▸ SEITENAUSZUG
****************************************

Hier zu Lande sind sie nur Exoten. Doch in Nordamerika sind grosse Pick-ups wie der Nissan Titan alltagstaugliche und deshalb alltägliche Autos. Wer mit dem gemütlichen Giganten durch die winterlichen Rocky Mountains rollt, kann das gut verstehen.
Es ist Weihnachten und die Gegend um Revelstoke ein winterliches Wunderland. Denn während sich Frau Holle in der Schweiz über die Festtage in weiten Teilen mal wieder einen lauen Lenz gemacht hat, lässt sie das Jahr bald 10’000 Kilometer weiter im Westen mit reichlich Überstunden ausklingen. Obwohl hier am Fuss der Rocky Mountains seit dem Herbst schon über 3 Meter Schnee gefallen sind, wirft sie mit ihrem weissen Pulver noch einmal eine dicke Decke übers Land. Und anders als bei uns bricht dabei auf den Strassen keineswegs das Chaos aus.
Kein Schiss vor dem grossen Schnee
Das mag daran liegen, dass der Kanadier an sich solch ein Wetter gewohnt ist und dass er es gemeinhin etwas gemütlicher angehen lässt als der Schweizer in seinem Dauerstress – erst recht in den Tagen um Weihnachten. Doch es liegt ganz sicher auch am Fuhrpark. Denn während sich bei uns bald jedes zweite Auto SUV schimpft und trotzdem die Hälfte der Autofahrer nicht vor Kälte, sondern wegen der Glätte die Knie schlottern, sind sie hier mehrheitlich mit Autos unterwegs, mit denen man sich tatsächlich ins Gelände wagen kann: Mit grossen, fetten Pick-ups zum Beispiel vom Schlage eines Nissan Titan, neben denen auch eine Mercedes G-Klasse ziemlich zierlich und ein VW Tiguan fast verloren wirkt.

****************************************

Textextraktionen auf Seitenebene
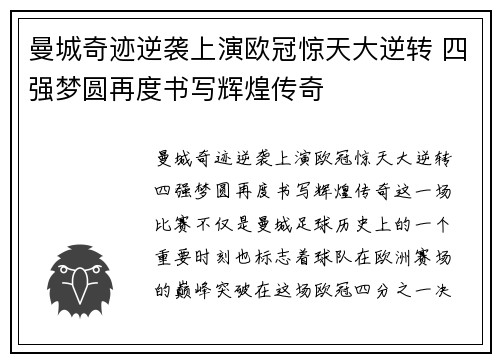 曼城奇迹逆袭上演欧冠惊天大逆转 四强梦圆再度书写辉煌传奇

曼城奇迹逆袭上演欧冠惊天大逆转四强梦圆再度书写辉煌传奇这一场比赛不仅是曼城足球历史上的一个重要时刻也标志着球队在欧洲赛场的巅峰突破在这场欧冠四分之一决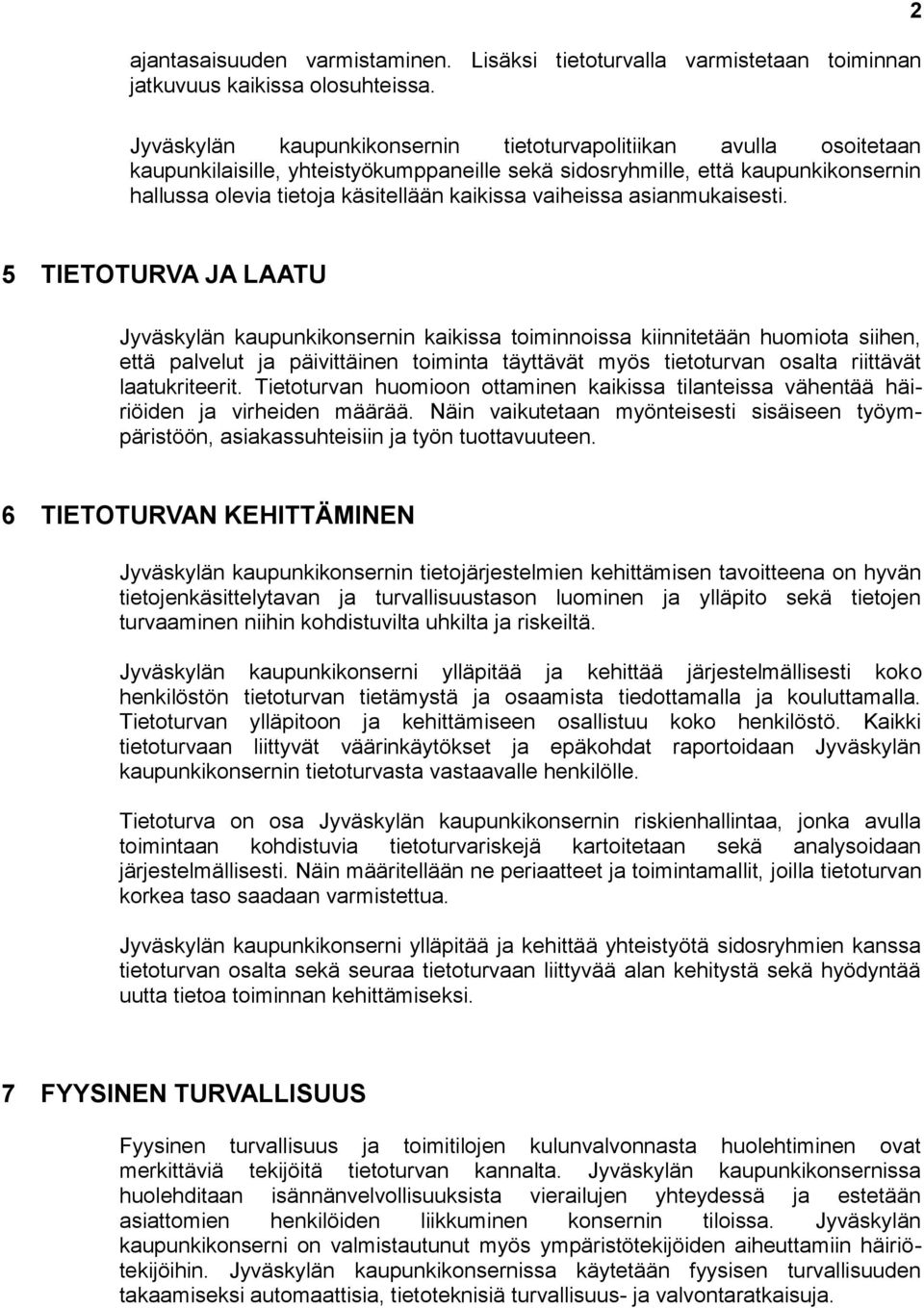 2

ajantasaisuuden varmistaminen. Lisäksi tietoturvalla varmistetaan toiminnan jatkuvuus kaikissa olosuhteissa.

Jyväskylän kaupunkikonsernin tietoturvapolitiikan avulla osoitetaan kaupunkilaisille, yhteistyökumppaneille sekä sidosryhmille, että kaupunkikonsernin hallussa olevia tietoja käsitellään kaikissa vaiheissa asianmukaisesti.

5 TIETOTURVA JA LAATU

Jyväskylän kaupunkikonsernin kaikissa toiminnoissa kiinnitetään huomiota siihen, että palvelut ja päivittäinen toiminta täyttävät myös tietoturvan osalta riittävät laatukriteerit. Tietoturvan huomioon ottaminen kaikissa tilanteissa vähentää häiriöiden ja virheiden määrää. Näin vaikutetaan myönteisesti sisäiseen työympäristöön, asiakassuhteisiin ja työn tuottavuuteen.

6 TIETOTURVAN KEHITTÄMINEN

Jyväskylän kaupunkikonsernin tietojärjestelmien kehittämisen tavoitteena on hyvän tietojenkäsittelytavan ja turvallisuustason luominen ja ylläpito sekä tietojen turvaaminen niihin kohdistuvilta uhkilta ja riskeiltä.

Jyväskylän kaupunkikonserni ylläpitää ja kehittää järjestelmällisesti koko henkilöstön tietoturvan tietämystä ja osaamista tiedottamalla ja kouluttamalla. Tietoturvan ylläpitoon ja kehittämiseen osallistuu koko henkilöstö. Kaikki tietoturvaan liittyvät väärinkäytökset ja epäkohdat raportoidaan Jyväskylän kaupunkikonsernin tietoturvasta vastaavalle henkilölle.

Tietoturva on osa Jyväskylän kaupunkikonsernin riskienhallintaa, jonka avulla toimintaan kohdistuvia tietoturvariskejä kartoitetaan sekä analysoidaan järjestelmällisesti. Näin määritellään ne periaatteet ja toimintamallit, joilla tietoturvan korkea taso saadaan varmistettua.

Jyväskylän kaupunkikonserni ylläpitää ja kehittää yhteistyötä sidosryhmien kanssa tietoturvan osalta sekä seuraa tietoturvaan liittyvää alan kehitystä sekä hyödyntää uutta tietoa toiminnan kehittämiseksi.

7 FYYSINEN TURVALLISUUS

Fyysinen turvallisuus ja toimitilojen kulunvalvonnasta huolehtiminen ovat merkittäviä tekijöitä tietoturvan kannalta. Jyväskylän kaupunkikonsernissa huolehditaan isännänvelvollisuuksista vierailujen yhteydessä ja estetään asiattomien henkilöiden liikkuminen konsernin tiloissa. Jyväskylän kaupunkikonserni on valmistautunut myös ympäristötekijöiden aiheuttamiin häiriötekijöihin. Jyväskylän kaupunkikonsernissa käytetään fyysisen turvallisuuden takaamiseksi automaattisia, tietoteknisiä turvallisuus- ja valvontaratkaisuja.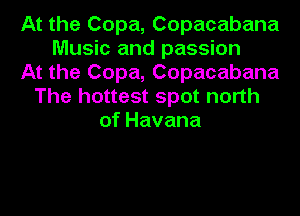 At the Copa, Copacabana
Music and passion
At the Copa, Copacabana
The hottest spot north
of Havana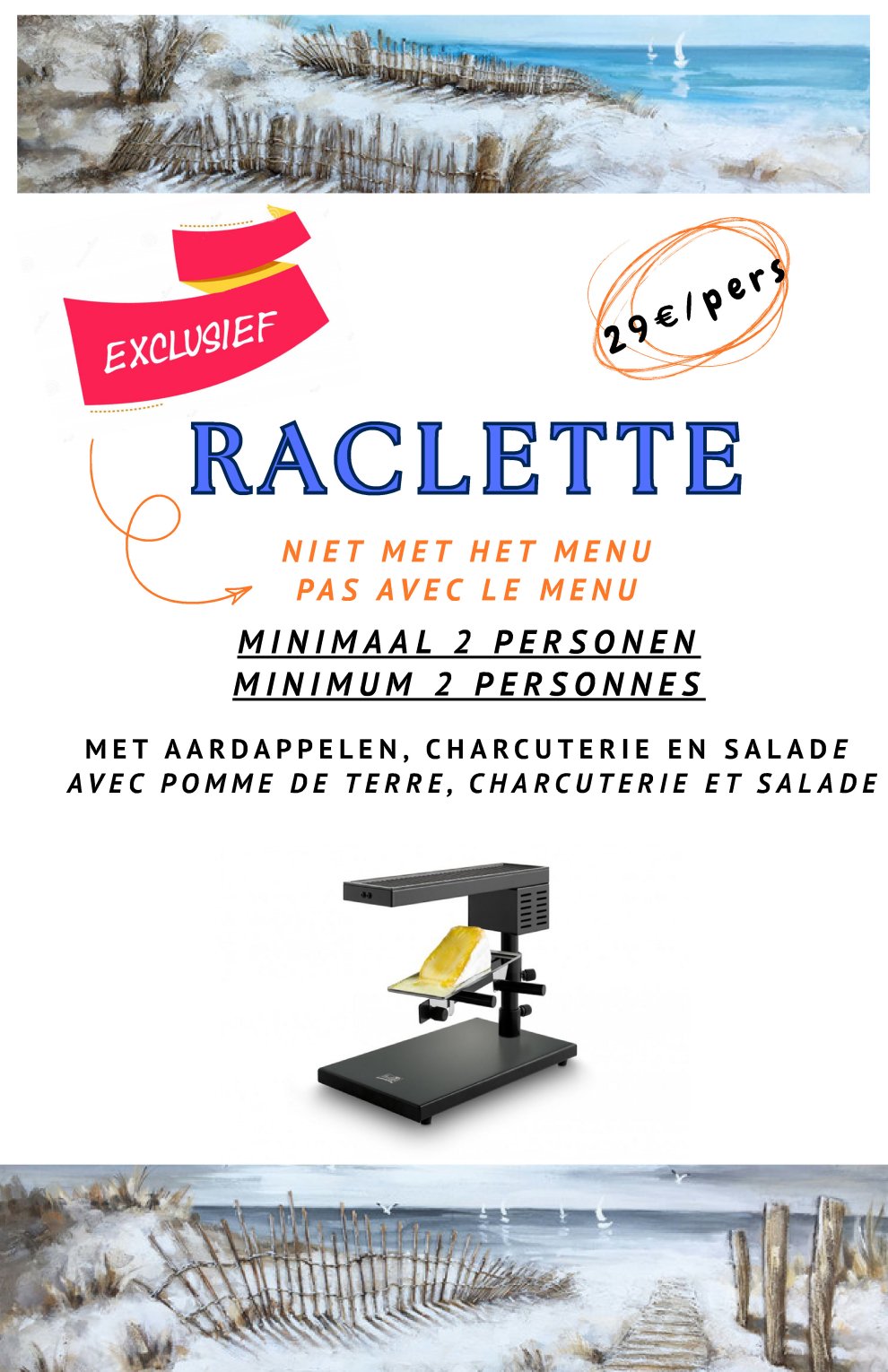 EXCLUSIEF

29€/pers

RACLETTE

NIET MET HET MENU
PAS AVEC LE MENU

MINIMAAL 2 PERSONEN
MINIMUM 2 PERSONNES

MET AARDAPPELEN, CHARCUTERIE EN SALADE
AVEC POMME DE TERRE, CHARCUTERIE ET SALADE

****************************************

▸ AUFGABE
Schreiben Sie aus dem Seitenauszug über den Nissan Titan den Abschnitt von „Es ist Weihnachten“ bis einschließlich „das Chaos aus.“ wortgetreu ab. Stützen Sie sich ausschließlich auf den Seitenauszug.

▸ ANTWORT
Es ist Weihnachten und die Gegend um Revelstoke ein winterliches Wunderland. Denn während sich Frau Holle in der Schweiz über die Festtage in weiten Teilen mal wieder einen lauen Lenz gemacht hat, lässt sie das Jahr bald 10’000 Kilometer weiter im Westen mit reichlich Überstunden ausklingen. Obwohl hier am Fuss der Rocky Mountains seit dem Herbst schon über 3 Meter Schnee gefallen sind, wirft sie mit ihrem weissen Pulver noch einmal eine dicke Decke übers Land. Und anders als bei uns bricht dabei auf den Strassen keineswegs das Chaos aus.